* [WORK TASK]:
Down to the last line, set down the material below exactly, excluding pictures.

* [DATASET CONTENT]:
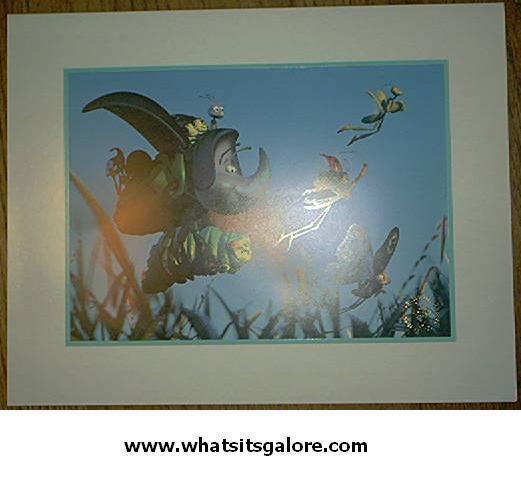 Walt Disney Pixar lithographs A BUG'S LIFE / TOY STORY 1 & 2 - $13.00
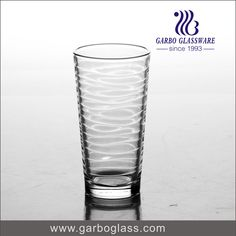 Clear and transparent machine pressed glass tumbler water drinking tumbler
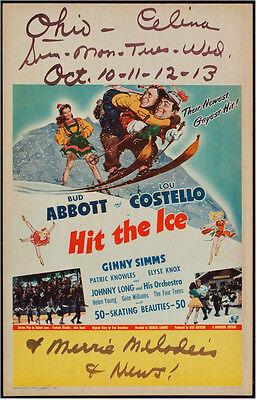 ABBOTT & COSTELLO MOVIE POSTER HIT THE ICE WINDOW CARD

* [PROBLEM SOLUTION]:
 Walt Disney Pixar lithographs A BUG'S LIFE / TOY STORY 1 & 2 - $13.00
 Clear and transparent machine pressed glass tumbler water drinking tumbler
 ABBOTT & COSTELLO MOVIE POSTER HIT THE ICE WINDOW CARD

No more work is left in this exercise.